Little Boy (PG-13, 100 minutes) Clumsy, sentimental and outrageously manipulative, this faith-based drama concerns 8-year-old Pepper Flynt Busbee (Jakob Salvati) who is determined to bring his soldier father James (Michael Rapaport) home to coastal California from a Japanese prisoner of war camp during World War II. With Emily Watson, Tom Wilkinson, Kevin James, Ben Chaplin; directed by Alejandro Gomez Monteverde.

Strangerland (R, 112 minutes) A difficult-to-decipher and melodramatic thriller in which Matthew and Catherine Parker (Joseph Fiennes and Nicole Kidman), unpopular newcomers to the remote Australian outback desert town of Nathgari, are thrown into chaos when their teenage children Lily (Maddison Brown) and Tommy (Nicholas Hamilton) vanish in a massive dust storm. Amid dust, darkness, and unnerving aboriginal legends, a search party heads out to find them. In the meantime, the family structure, shaky to begin with, commences to seriously fall apart. With Hugo Weaving, Lisa Flanagan; directed by Kim Farrant.

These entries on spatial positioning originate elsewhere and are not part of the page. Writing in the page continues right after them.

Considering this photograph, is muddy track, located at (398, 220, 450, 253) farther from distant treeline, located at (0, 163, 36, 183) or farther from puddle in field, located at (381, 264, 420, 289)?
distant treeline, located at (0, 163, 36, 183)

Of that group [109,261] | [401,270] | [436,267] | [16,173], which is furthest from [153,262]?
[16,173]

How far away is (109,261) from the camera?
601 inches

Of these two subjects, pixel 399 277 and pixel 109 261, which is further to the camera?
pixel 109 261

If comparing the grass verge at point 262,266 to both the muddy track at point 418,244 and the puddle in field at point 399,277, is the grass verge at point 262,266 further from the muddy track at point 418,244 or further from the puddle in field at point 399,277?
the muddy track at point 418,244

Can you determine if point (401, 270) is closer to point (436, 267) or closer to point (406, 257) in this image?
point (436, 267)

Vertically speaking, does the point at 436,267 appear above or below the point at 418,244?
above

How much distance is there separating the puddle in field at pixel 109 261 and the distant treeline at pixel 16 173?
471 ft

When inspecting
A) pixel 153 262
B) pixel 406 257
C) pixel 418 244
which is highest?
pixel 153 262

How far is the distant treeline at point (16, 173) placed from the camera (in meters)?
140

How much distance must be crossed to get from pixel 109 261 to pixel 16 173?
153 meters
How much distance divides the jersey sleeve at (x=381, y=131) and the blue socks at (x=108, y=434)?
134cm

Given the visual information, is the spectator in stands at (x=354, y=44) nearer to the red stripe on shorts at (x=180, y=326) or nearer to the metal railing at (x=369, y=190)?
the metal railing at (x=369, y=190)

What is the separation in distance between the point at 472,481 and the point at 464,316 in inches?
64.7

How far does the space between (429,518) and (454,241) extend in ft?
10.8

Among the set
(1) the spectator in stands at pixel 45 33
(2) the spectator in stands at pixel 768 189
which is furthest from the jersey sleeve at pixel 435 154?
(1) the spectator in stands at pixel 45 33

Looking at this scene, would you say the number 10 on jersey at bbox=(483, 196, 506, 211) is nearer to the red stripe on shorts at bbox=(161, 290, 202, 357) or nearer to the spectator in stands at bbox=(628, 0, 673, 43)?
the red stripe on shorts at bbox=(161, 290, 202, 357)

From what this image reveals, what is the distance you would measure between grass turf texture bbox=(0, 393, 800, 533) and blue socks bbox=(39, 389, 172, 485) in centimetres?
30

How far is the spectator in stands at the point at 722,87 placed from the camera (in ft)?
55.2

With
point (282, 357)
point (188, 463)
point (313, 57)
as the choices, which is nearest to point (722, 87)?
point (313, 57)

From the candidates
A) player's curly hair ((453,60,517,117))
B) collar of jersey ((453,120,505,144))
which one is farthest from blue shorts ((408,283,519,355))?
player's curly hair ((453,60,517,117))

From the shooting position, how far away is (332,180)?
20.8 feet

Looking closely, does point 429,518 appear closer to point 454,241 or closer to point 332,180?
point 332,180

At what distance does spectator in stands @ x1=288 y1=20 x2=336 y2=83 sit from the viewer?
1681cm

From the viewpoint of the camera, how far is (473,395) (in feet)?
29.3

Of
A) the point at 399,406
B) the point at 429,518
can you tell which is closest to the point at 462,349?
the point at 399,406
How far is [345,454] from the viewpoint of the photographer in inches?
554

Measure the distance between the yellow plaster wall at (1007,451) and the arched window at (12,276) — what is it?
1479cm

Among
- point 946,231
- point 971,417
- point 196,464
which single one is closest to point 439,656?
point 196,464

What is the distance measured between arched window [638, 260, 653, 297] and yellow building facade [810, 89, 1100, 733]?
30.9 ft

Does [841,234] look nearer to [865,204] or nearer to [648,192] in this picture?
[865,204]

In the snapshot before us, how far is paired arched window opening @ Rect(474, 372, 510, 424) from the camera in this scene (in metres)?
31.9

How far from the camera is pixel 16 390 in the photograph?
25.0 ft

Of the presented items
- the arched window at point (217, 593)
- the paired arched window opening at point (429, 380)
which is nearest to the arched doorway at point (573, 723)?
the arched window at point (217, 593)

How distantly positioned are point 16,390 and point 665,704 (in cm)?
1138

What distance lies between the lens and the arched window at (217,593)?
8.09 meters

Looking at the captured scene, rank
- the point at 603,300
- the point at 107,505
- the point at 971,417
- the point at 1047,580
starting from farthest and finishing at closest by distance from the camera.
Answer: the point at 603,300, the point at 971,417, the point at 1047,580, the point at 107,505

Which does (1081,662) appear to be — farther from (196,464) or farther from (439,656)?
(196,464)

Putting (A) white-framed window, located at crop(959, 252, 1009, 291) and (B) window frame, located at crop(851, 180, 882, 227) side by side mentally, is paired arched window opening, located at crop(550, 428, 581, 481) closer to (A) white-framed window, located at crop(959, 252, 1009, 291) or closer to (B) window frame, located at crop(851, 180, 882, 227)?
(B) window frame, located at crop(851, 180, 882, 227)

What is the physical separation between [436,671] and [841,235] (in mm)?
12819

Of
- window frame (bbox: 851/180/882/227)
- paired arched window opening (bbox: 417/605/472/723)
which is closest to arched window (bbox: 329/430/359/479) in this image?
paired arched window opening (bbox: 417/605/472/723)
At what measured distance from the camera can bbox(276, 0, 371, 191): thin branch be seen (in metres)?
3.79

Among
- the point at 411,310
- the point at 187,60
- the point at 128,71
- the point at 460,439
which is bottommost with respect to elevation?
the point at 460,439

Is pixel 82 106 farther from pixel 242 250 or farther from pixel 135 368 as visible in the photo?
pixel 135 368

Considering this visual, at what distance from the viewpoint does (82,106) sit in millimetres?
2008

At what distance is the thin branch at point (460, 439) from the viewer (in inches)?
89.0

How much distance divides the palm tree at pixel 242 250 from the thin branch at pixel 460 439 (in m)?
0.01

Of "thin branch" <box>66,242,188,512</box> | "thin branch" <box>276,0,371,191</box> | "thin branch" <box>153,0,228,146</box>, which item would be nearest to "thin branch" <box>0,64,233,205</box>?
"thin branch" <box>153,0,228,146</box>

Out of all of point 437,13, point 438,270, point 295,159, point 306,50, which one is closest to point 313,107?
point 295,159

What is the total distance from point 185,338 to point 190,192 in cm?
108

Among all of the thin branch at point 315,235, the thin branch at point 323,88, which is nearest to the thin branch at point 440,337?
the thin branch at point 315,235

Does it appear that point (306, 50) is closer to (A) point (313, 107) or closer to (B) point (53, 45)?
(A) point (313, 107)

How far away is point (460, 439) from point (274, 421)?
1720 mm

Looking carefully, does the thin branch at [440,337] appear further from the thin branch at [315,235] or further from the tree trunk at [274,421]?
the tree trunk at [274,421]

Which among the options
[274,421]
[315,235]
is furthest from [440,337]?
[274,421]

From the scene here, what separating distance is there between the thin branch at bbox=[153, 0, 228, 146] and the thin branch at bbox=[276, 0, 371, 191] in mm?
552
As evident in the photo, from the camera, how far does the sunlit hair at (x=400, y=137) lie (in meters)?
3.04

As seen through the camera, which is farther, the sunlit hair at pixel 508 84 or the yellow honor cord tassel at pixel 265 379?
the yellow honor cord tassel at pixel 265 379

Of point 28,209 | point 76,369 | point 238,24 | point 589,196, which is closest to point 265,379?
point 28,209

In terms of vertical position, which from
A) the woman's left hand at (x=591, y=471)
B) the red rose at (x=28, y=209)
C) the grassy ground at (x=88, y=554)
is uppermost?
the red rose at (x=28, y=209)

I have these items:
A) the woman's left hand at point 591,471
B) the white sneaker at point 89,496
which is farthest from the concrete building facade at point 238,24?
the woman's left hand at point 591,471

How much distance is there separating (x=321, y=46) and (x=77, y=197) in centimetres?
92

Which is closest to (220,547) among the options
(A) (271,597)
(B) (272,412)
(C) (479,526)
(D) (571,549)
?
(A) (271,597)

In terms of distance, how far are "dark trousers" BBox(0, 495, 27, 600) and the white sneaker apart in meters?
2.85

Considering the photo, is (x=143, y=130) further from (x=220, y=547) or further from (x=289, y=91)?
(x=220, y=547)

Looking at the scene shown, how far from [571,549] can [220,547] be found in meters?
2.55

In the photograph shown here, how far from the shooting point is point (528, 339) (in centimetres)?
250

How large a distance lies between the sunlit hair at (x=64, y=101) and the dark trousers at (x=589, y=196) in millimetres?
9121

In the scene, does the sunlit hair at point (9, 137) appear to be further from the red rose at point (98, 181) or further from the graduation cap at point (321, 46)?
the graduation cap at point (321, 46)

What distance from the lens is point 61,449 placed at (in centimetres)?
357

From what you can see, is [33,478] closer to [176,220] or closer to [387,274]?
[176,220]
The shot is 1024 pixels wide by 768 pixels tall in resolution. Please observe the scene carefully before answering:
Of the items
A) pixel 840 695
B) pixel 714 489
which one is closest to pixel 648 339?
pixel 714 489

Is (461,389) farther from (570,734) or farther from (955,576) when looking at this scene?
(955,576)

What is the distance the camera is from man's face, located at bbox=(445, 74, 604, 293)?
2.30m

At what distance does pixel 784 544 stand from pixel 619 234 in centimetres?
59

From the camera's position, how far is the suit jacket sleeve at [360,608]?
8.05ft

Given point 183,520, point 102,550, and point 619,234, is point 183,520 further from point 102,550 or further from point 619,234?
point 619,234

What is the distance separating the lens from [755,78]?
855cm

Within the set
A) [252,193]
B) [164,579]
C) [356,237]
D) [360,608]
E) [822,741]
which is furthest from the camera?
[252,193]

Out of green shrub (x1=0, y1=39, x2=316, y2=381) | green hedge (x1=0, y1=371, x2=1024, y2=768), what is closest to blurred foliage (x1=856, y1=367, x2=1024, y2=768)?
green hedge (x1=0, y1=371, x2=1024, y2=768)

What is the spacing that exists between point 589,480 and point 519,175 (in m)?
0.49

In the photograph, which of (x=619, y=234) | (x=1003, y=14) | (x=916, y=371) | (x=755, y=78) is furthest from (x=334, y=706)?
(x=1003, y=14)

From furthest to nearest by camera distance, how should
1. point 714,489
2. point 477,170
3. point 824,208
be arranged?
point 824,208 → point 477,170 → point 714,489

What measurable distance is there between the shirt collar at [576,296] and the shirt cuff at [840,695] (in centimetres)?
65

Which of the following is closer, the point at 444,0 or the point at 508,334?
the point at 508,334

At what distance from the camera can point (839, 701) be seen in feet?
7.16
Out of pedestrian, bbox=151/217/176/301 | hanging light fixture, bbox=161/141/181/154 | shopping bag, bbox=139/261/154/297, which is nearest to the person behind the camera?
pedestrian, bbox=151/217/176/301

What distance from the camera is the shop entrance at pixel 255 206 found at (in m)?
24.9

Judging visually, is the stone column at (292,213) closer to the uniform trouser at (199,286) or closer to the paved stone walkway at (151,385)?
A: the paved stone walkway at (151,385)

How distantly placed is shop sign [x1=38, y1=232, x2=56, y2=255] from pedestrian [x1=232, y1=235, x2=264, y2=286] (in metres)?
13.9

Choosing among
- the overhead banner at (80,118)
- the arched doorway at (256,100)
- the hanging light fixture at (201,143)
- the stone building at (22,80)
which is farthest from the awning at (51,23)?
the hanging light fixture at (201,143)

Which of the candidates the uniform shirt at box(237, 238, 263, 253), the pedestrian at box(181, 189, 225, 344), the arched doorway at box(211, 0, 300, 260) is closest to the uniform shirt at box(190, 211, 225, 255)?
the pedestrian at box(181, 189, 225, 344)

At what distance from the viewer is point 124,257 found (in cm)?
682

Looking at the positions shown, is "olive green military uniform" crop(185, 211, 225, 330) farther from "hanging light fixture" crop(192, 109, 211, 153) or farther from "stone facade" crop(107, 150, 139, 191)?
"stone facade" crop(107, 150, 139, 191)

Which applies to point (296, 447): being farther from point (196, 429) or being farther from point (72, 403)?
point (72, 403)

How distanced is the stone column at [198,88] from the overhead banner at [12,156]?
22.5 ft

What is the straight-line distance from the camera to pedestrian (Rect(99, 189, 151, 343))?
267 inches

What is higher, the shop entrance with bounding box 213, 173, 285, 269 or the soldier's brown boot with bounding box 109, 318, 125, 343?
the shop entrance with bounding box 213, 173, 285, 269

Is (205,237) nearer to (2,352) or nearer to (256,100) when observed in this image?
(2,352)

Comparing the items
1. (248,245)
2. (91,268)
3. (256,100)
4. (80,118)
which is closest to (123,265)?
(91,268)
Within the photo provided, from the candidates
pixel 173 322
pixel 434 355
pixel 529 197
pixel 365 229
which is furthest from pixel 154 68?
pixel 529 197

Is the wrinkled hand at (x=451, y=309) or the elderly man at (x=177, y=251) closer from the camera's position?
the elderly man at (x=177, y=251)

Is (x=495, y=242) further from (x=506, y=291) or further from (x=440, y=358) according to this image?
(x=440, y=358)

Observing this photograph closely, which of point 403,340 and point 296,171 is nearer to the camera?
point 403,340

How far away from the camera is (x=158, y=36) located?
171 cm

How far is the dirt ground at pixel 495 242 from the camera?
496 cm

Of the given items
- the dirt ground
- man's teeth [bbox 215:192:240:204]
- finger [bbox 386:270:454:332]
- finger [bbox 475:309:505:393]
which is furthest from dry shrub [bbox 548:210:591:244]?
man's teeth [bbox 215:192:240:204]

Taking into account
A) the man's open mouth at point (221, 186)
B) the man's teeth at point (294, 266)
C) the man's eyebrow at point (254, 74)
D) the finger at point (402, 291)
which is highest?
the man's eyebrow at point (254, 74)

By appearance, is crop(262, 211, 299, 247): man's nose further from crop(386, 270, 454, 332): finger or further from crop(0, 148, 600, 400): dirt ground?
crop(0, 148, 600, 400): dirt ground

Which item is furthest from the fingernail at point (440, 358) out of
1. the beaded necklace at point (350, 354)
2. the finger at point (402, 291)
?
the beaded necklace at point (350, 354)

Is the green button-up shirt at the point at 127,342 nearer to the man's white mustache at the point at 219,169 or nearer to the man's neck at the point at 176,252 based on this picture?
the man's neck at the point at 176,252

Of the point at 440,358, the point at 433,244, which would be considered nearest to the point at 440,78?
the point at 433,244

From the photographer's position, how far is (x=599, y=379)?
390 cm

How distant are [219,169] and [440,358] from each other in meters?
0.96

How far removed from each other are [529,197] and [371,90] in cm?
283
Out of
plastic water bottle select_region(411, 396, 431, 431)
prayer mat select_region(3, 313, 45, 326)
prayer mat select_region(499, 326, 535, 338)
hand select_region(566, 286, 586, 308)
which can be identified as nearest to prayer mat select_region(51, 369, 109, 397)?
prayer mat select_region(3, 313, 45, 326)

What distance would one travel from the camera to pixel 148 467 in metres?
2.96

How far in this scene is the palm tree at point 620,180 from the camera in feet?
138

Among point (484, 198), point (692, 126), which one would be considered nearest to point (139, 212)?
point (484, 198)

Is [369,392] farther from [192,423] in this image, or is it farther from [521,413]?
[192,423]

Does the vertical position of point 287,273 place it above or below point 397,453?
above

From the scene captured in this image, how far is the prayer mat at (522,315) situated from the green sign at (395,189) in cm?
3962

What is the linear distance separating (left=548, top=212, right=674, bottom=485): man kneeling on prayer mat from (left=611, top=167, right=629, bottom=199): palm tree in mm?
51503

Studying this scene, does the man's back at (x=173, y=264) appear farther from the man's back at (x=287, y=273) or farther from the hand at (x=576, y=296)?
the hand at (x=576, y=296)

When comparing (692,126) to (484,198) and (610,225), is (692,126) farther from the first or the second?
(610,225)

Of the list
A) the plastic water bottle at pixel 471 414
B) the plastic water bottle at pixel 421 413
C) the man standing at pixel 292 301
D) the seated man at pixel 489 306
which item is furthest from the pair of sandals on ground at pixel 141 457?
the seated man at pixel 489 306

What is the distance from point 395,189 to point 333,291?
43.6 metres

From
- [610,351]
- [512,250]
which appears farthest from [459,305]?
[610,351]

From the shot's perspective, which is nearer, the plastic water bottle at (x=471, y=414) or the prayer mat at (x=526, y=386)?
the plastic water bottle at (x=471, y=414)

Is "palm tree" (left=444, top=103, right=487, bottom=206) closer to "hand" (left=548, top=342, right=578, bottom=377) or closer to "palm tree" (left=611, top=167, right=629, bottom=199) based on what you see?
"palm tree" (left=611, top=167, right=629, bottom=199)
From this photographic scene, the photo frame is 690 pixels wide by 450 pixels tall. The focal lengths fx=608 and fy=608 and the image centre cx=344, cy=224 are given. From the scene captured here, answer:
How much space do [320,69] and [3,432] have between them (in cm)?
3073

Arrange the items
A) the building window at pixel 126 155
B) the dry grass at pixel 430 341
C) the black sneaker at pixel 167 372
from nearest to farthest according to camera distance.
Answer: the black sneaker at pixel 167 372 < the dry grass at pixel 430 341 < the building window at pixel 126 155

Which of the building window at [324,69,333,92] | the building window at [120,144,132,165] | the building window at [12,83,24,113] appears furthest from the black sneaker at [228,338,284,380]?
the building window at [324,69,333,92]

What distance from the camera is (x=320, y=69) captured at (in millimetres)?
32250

The Riot Club (R, 107 minutes) Everybody loves to hate privileged kids who've done nothing to deserve their luxe lifestyles. This brutal satire of money, sex and power in the elite environs of Oxford University takes advantage of that love/hate reaction with a story of first-year student Miles (Max Irons, son of Jeremy Irons) who is recruited to join one of the school's most exclusive fraternities, where he soon gets a close-up view of how ugly entitlement can be. Based on Laura Wade's 2010 play Posh. With Olly Alexander, Freddie Fox, Sam Reid, Sam Claflin, Holliday Grainger; directed by Lone Scherfig.

Vendetta (R, 90 minutes) A scrappy, bare-bones revenge thriller in which tough detective Mason Danvers (Dean Cain), whose wife Jocelyn (Kyra Zagorsky) is murdered by criminal Victor Abbott (Paul Wight), embarks on a desperate quest for vengeance within the confines of Stonewall Prison. With Michael Eklund; directed by Jen Soska and Sylvia Soska.